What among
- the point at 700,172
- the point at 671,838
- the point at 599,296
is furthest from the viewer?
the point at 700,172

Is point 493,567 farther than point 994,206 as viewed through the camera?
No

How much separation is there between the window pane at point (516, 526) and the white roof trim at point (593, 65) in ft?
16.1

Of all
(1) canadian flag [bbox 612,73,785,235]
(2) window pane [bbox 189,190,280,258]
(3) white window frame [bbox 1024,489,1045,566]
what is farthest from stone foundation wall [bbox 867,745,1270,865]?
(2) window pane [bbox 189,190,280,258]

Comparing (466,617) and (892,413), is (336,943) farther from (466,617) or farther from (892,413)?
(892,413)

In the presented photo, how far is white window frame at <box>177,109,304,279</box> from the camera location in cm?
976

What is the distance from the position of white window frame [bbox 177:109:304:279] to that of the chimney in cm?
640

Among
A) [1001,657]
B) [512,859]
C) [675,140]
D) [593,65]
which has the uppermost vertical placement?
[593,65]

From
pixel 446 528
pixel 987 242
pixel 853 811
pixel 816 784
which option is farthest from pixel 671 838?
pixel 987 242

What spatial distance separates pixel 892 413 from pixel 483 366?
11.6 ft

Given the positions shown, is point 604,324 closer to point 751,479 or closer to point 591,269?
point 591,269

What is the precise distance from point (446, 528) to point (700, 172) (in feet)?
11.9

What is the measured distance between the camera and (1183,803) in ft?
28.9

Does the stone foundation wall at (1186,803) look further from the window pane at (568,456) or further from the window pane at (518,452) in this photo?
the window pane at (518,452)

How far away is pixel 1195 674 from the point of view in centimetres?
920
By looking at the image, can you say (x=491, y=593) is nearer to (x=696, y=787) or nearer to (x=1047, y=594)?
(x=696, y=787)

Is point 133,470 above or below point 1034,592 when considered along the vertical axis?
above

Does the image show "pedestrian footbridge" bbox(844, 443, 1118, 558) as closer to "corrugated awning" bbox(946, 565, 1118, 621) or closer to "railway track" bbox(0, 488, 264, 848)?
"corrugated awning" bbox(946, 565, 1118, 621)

= = = = =

Please set down each line of the records exactly as given.

FULL OUTPUT »
What among
- the point at 700,172
- the point at 671,838
- the point at 599,296
is furthest from the viewer?
the point at 700,172

Is point 493,567 farther than point 994,206 as viewed through the camera?
No

How much separation is there between the window pane at point (516, 526) and the white roof trim at point (593, 65) in ft?
16.1

Of all
(1) canadian flag [bbox 612,73,785,235]
(2) window pane [bbox 189,190,280,258]
(3) white window frame [bbox 1024,489,1045,566]
what is farthest from stone foundation wall [bbox 867,745,1270,865]?
(2) window pane [bbox 189,190,280,258]

Comparing (466,617) and (892,413), is (336,943) farther from (466,617) or farther from (892,413)?
(892,413)

In the presented photo, how far is white window frame at <box>177,109,304,279</box> from the camera location in cm?
976

What is the distance from the position of white window frame [bbox 177:109:304:279] to that of the chimney in cm?
640

Among
A) [1001,657]
B) [512,859]
C) [675,140]
D) [593,65]
which has the uppermost vertical placement?
[593,65]

From
pixel 446 528
pixel 987 242
pixel 853 811
pixel 816 784
which option is farthest from pixel 671 838?
pixel 987 242

What spatial distance separates pixel 892 413 from pixel 483 366?
11.6 ft

Given the positions shown, is point 604,324 closer to point 751,479 or closer to point 591,269?
point 591,269

What is the precise distance from point (446, 528) to point (700, 172) (in feet)?
11.9

What is the measured distance between the camera and (1183,803) in ft?
28.9

Does the stone foundation wall at (1186,803) look further from the window pane at (568,456) or further from the window pane at (518,452) in this photo?
the window pane at (518,452)

How far away is pixel 1195 674 from the point of view in centimetres?
920
By looking at the image, can you say (x=491, y=593) is nearer to (x=696, y=787) or nearer to (x=1047, y=594)?
(x=696, y=787)

Is point 133,470 above or below point 1034,592 when considered along the vertical axis?
above

Does the image show "pedestrian footbridge" bbox(844, 443, 1118, 558) as closer to "corrugated awning" bbox(946, 565, 1118, 621) or closer to "railway track" bbox(0, 488, 264, 848)?
"corrugated awning" bbox(946, 565, 1118, 621)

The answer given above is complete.